Взлетающий Орел сидел в кресле-качалке Гримуса и слушал. Ничего другого ему не оставалось; где Каменная Роза, он до сих пор не узнал. Кроме того, ему было интересно, чем закончится начатое представление. Посох ю-ю лежал у него на коленях, а роскошный плюмаж из перьев гордо вздымался над спинкой кресла, в котором он тихо покачивался. Гримус ходил вокруг его кресла, в странной манере, наклонив торс вперед и при каждом шаге выдвигая вперед шею, подняв на высоту плеч и разведя руки и непрерывно шевеля пальцами. Во всех его движениях был какой-то усыпляющий, гипнотический ритм.
— Это танец Мудрости и Смерти, — объяснил он Взлетающему Орлу. — Смерть сидит неподвижно и тихо, наблюдает и прислушивается, выжидает удобный момент, и это хорошо. Мудрость ходит кругами, машет крылами, не желая скрываться от своей Судьбы. И это хорошо. Так я решил, и так и будет; каждый волен выбирать, каким будет его уход.

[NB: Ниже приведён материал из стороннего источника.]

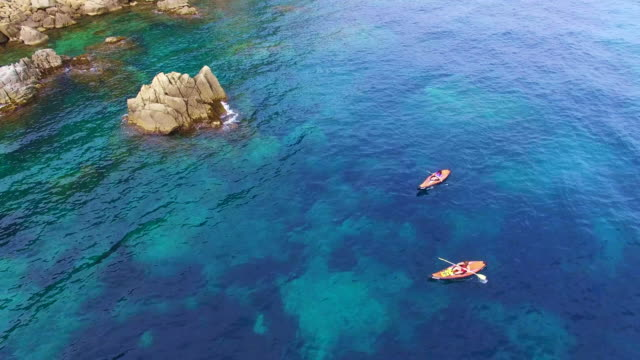 aerial footage recorded with drone of two girls practicing kayak in the mediterranean sea of costa brava on summer with clear and crystal waters in an idyllic place. 4k uhd. - turquoise coloured stock videos and b-roll footage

Я выбрал для себя славную Смерть, похожую на меня самого.
Голос Гримуса, сначала пронзительный и высокий, притих и сделался вполне обычным.
— Обычному человеку, — продолжил он, — под которым я подразумеваю человека смертного, уходящие годы и смерть не позволяют завершить его развитие. С годами человек накапливает мудрость, но, теряя силы, уже не может этой мудростью воспользоваться, та пропадает даром, и, когда к нему приходит Смерть, ему обычно нечего ей сказать. Я выбрал другой путь. Вкусив эликсир бессмертия, я получил возможность копить мудрость, оставаясь при этом способным на действия, в результате чего ум мой стал удивительно дееспособным. Мудрость, способная к действию, это вершина развития человеческой личности. Однако то, что достигло в своем развитии предела, обычно умирает. Вот почему я хочу умереть. Но Смерть моя должна быть не презренным вялым угасанием смертного, а горделивым, заранее подробно спланированным, красивым финалом. Итогом жизненного пути настоящего эстета.